Three out of every four news article published across leading English and Hindi dailies are authored by male journalists while on TV debates men dominate the screen with only one out of five panellists in English debates being women, states a new report by UN Women and Hyatt in collaboration with news portal Newslaundry.
The report “Gender Representation in Indian Newsrooms 2021”, based on data collected between August 2019 and July 2020, highlights that across print, digital and broadcast media, men still dominate the newsrooms.
The survey includes data collected from seven English newspapers and four Hindi newspapers for print media, while broadcast data was collected from seven each of English and Hindi news channels. It also included data from 14 digital media outlets along with 47 radio stations.
Earlier in 2019, a similar report by Newslaundry in partnership with UN Women had noted that barely 5% of newsroom leadership positions were held by women for the time period October 2018 to March 2019.
The latest report noted that out of 21,988 articles published across 11 newspapers in both English and Hindi, a whopping 74.5% were authored by male journalists, while women had bylines for only 25% of the articles.
Not only that, the report found that most front page news in Hindi newspapers were written by men, Prabhat Khabar faring the worst with 77 males and one female journalist having a byline in the first page. In terms of total contribution of women, The Times of India featured at the top with 31% of articles written by women, followed by Amar Ujala with a close 29% bylines for women.
In terms of categories of reports, 29% of all business stories in English newspapers were written by women, while in all four Hindi papers, women wrote just six out of 85 articles on business. However, 75% of the editorial pages in English dailies were predominated by men.
As far as sports stories are concerned, only 6% of the total reports were written by women in the newspapers during the period of survey.
For COVID-19 reporting, women journalists consisted about 36% of the authors of pandemic stories across the English and Hindi dailies surveyed.
News channels fared similarly in terms of pre-dominance of male journalists. The report noted that a whopping 85% of the panellists in 1,265 English news debates surveyed were men, while for Hindi channels, the case was even worse with over 91% panellists being men. Not only that, more than half of the English debates (51%) lacked women panellists altogether.
As far as categories of debates are concerned, gender disparity was observed across various categories. While only 14% women panellists featured in debates on COVID-19 in the English news channels, in the Hindi news channels the number of women panellists was a meagre 8%.
In terms of discussions on global news, defence and legislative matters, only 10% panellists were women while topics like human interest or entertainment features around 32% women panellists.

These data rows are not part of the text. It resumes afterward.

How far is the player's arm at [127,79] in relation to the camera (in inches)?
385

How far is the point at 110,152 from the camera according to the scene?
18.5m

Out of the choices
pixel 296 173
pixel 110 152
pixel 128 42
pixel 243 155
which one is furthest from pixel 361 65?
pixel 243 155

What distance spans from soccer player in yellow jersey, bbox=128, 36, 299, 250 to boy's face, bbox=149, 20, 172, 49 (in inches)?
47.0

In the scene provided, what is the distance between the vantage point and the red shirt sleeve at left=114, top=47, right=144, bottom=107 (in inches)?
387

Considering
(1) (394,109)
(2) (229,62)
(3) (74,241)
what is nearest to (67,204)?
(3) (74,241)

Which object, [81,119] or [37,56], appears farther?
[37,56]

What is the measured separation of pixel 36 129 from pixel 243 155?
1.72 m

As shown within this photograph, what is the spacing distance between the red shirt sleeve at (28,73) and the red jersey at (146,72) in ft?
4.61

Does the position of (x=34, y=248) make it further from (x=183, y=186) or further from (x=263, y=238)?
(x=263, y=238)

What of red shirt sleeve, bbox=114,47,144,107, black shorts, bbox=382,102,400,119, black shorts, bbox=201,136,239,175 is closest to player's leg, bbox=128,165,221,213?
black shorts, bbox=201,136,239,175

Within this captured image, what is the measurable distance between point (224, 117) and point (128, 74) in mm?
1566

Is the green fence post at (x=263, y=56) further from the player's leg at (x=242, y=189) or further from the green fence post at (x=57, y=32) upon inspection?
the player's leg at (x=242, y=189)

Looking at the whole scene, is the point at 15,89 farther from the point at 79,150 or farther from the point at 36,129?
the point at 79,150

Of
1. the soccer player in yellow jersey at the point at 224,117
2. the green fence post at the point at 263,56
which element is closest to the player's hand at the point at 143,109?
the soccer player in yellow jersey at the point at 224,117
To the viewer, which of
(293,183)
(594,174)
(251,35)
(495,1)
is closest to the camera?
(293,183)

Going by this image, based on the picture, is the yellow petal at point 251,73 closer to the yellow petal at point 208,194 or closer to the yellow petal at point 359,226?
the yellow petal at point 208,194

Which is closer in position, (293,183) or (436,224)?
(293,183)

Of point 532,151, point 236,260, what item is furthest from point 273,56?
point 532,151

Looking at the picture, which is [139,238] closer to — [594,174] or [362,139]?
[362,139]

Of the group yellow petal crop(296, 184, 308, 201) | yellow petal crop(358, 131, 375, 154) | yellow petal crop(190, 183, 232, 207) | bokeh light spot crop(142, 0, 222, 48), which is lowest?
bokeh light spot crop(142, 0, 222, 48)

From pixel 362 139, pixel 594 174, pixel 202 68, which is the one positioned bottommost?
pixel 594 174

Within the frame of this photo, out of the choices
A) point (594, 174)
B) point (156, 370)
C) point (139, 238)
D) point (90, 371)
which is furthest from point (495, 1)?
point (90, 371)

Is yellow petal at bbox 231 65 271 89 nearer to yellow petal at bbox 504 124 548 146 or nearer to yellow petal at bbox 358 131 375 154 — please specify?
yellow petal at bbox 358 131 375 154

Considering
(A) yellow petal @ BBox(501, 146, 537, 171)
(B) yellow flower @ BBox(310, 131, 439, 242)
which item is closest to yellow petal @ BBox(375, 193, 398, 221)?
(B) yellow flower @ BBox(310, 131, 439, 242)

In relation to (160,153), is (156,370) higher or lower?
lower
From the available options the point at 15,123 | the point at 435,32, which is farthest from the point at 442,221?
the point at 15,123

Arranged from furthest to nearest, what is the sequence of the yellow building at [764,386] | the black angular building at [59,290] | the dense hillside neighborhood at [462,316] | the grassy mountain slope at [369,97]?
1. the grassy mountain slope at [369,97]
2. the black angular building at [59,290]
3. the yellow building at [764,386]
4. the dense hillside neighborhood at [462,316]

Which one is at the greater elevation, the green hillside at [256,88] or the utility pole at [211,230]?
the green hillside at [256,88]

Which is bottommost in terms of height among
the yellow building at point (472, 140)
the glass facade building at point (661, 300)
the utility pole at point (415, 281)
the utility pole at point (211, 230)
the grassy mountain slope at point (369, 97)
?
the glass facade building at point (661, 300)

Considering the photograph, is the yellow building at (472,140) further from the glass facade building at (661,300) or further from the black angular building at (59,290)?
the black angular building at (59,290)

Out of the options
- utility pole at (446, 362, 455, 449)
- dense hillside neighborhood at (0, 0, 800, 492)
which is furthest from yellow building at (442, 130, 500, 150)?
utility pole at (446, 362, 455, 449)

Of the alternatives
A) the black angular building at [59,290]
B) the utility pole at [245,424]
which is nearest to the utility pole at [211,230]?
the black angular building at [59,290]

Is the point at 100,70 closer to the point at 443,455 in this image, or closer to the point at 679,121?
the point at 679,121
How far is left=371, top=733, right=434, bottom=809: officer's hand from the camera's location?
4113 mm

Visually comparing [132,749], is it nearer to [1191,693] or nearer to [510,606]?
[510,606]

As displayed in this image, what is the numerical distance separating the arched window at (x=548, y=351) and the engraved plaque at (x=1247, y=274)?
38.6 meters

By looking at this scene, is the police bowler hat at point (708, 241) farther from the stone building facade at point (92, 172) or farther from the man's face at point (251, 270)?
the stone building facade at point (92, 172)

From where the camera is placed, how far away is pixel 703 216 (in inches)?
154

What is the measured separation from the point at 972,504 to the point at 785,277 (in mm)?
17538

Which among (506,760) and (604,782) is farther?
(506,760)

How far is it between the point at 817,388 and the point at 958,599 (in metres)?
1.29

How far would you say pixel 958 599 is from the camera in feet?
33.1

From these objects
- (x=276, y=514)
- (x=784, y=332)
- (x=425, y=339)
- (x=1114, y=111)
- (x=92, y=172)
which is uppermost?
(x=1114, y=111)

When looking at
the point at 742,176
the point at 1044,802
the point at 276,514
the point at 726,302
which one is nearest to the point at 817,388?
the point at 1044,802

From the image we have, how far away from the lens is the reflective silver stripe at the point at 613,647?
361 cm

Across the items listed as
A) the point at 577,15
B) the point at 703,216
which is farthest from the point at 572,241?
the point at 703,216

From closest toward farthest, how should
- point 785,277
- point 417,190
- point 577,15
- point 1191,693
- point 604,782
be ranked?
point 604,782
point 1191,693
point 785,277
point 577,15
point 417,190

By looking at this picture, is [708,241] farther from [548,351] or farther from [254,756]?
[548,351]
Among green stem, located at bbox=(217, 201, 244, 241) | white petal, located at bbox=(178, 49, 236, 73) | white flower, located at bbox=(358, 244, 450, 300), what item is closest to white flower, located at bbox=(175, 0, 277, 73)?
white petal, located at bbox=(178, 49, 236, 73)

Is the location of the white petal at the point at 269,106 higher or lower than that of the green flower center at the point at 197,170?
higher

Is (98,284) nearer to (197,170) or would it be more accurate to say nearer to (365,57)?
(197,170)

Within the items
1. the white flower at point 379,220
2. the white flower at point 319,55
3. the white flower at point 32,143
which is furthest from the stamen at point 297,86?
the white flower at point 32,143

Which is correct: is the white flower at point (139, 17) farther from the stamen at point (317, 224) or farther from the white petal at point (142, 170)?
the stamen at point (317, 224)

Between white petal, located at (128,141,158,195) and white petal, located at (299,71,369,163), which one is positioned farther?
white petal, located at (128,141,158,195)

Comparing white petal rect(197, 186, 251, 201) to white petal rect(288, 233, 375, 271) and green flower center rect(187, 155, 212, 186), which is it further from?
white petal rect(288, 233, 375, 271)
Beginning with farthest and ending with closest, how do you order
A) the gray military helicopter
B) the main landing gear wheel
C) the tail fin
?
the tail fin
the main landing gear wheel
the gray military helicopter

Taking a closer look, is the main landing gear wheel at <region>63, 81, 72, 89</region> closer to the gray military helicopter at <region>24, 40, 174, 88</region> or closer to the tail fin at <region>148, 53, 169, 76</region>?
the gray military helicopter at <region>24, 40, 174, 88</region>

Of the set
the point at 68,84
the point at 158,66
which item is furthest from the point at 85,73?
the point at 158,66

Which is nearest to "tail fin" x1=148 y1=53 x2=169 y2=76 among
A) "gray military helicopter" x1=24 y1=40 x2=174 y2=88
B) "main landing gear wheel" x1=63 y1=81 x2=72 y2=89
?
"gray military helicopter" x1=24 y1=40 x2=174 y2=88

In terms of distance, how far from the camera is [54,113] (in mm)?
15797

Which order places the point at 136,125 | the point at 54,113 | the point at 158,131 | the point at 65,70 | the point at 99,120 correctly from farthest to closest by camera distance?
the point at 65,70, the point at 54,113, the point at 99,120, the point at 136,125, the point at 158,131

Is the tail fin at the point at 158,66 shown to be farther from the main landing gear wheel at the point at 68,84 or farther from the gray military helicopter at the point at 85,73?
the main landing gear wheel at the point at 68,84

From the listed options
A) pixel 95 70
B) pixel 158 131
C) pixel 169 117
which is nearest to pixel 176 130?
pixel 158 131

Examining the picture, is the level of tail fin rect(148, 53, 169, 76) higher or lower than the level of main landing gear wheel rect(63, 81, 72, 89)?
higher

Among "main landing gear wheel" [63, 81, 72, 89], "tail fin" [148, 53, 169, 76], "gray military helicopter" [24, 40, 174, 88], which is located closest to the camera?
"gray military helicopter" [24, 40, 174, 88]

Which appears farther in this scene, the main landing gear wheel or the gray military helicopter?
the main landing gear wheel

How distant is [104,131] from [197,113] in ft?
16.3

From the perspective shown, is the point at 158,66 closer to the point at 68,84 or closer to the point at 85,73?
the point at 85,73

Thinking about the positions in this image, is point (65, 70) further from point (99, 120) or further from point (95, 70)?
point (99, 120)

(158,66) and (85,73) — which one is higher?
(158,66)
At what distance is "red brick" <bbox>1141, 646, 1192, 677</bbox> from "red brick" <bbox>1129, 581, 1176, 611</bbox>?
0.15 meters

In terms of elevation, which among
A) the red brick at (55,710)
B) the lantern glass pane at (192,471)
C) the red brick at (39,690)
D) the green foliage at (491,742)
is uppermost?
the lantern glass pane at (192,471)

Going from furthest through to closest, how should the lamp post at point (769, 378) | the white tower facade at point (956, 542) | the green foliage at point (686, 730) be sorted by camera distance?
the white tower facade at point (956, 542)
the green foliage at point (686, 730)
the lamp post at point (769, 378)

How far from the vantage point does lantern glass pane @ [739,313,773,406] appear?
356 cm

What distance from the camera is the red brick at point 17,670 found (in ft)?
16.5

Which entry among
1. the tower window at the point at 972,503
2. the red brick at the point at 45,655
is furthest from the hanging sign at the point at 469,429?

This bias is similar in Hindi news channels, with debates on entertainment and human interest stories featuring more women panellists.
Most notably, across the 14 channels surveyed in both English and Hindi, there were zero women on sports panels.
Digital and Radio
The digital news outlets fared better in terms of representation of women, with 41% of the articles surveyed written by women. The survey included 14 digital news media such as Newslaundry, News Minute, Quint, Print, Scroll, Swarajya, Firstpost, and The Wire.
Among these, Swarajya performed the worst with women writing only 14.7% stories.
In terms of COVID-19 coverage, around half of the articles were written by women with 60% reports in Print, News Minute and Quint authored by women journalists while Newslaundry Hindi and Swarajya had only 7%.
Further, the report also noted that digital newsrooms have subverted the usual male-dominated trend, particularly The News Minute, co-founded by Dhanya Rajendran and Chitra Subramaniam, which has 65% women staff.
The commercial and community radio stations surveyed also reported a fairly equitable gender representation, with women staffers being slightly higher than men. But even here, leadership positions were dominated by men with 75% of the managers being male.
Among the 11 commercial radio stations surveyed, radio jockeys were found to be nearly equal in terms of representation.
Furthermore, the survey also recorded responses of journalists – 51 from newsrooms and 30 freelancers on their experiences in the media sector, sexual harassment in workplace as well as impact of the pandemic. Out of 81 respondents, 57 were women and 14 were men.
Half of the respondents expressed that there had been no training about sexual harassment at their workplace over the last two years. In addition, 40% of the respondents said that they had faced predatory behaviour in newsrooms before, while none reported facing sexual harassment.
Within Newslaundry itself, half of the women employees also said that they were unaware of the existence of the Internal Complaints Committee, where such issues can be reported. While all employees in Newslaundry responded that all genders were represented, the most well-represented point was chosen by five male employees.